» **Questions to answer**
**1.** Copy down, word for word, the part of the passage on Waddle's bankruptcy that starts at "Payn arrived in" and ends after "for the injunction.".
**2.** Can you carry the passage on Waddle's bankruptcy forward from its last sentence?

» **Text for analysis**
++++++++

On the 23d of November, 1839, a fiat in bankruptcy issued against Waddle, under which he was declared a bankrupt.

Payn arrived in England, in March, 1840; and, being about to bring an action against Dunbar for the amount of the bill of exchange, the bill in this cause was filed by the bank, in the name of one of their public officers, against him, Dunbar and Waddle's assignees, for an injunction to restrain an action. Payn, by his answer, claimed a lien, on the amount of the bill of exchange, for disbursements which he had made on account of the ship, at and during her voyage to Calcutta.

A motion was now made for the injunction.

++++++++

» **Dataset**
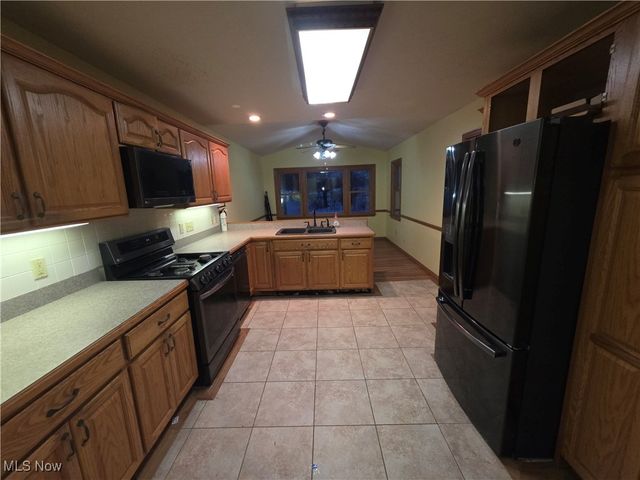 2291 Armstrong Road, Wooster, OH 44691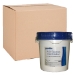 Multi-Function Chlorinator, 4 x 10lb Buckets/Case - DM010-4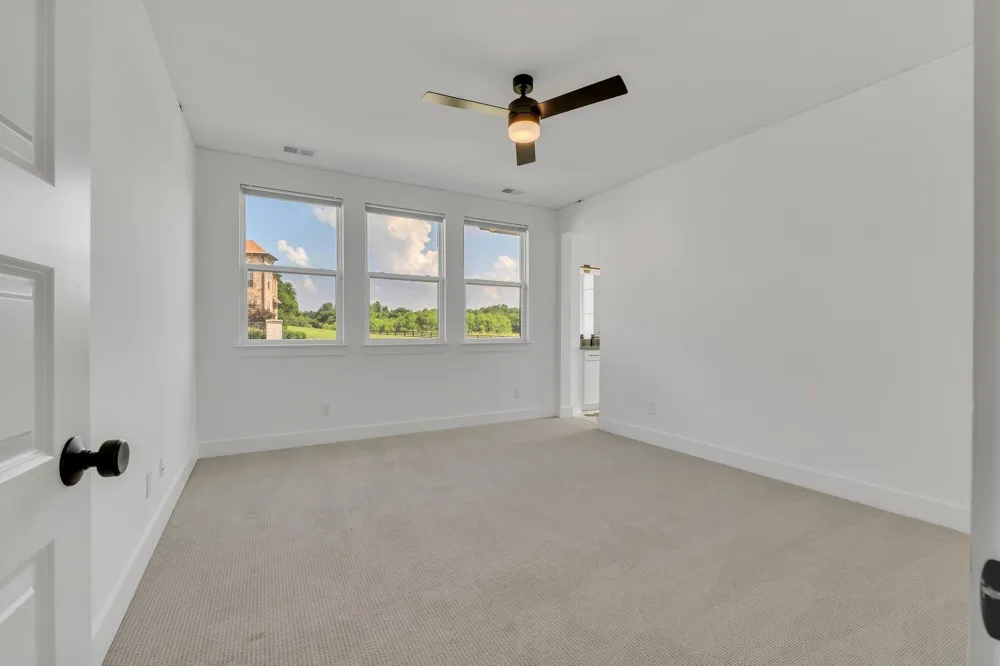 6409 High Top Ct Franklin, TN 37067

++++++++

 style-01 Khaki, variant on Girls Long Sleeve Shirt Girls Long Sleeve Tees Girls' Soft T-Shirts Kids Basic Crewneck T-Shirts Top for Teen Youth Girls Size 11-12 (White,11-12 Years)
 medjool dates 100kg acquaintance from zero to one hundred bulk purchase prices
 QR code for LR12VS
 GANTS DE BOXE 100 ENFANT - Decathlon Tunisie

++++++++

» **Results for each task**
**1.**
Payn arrived in England, in March, 1840; and, being about to bring an action against Dunbar for the amount of the bill of exchange, the bill in this cause was filed by the bank, in the name of one of their public officers, against him, Dunbar and Waddle's assignees, for an injunction to restrain an action. Payn, by his answer, claimed a lien, on the amount of the bill of exchange, for disbursements which he had made on account of the ship, at and during her voyage to Calcutta.

A motion was now made for the injunction.

**2.**
Mr. Knight Bruce and Mr. Rolt, in support of the motion, said that notwithstanding the particulars of the mortgage were not indorsed on the certificate of the ship's registry, yet the mort gage was good as between the mortgagor and the mortgagee; for the 35th sect. of 3 & 4 W. 4, c. 55, enacted that, so soon as the particulars of any bill of sale or other instrument by which any ship or vessel, or any share or shares thereof, should have been entered in the book of registry as thereinbefore [*350] directed, the said bill of sale or other instrument *should be valid and effectual to pass the property thereby intended to be transferred, as against all persons and to all intents and purposes, except such subsequent purchasers and mortgagees who should first procure the indorsement to be made on the certificate of registry; that the lien claimed by Payn was for ordinary disbursements on account of the ship; but the captain of a vessel had no lien on it, even for necessary repairs, although, if the repairs were made abroad, he might hypothecate the vessel for the expense incurred; Hussey v. Christie,(a) much less had he any lien for ordinary disbursements on account of the vessel.

Mr. Jacob and Mr. Anderdon, for the defendant, Payn, said that,

(a) 13 Ves. 594; and 9 East, 426.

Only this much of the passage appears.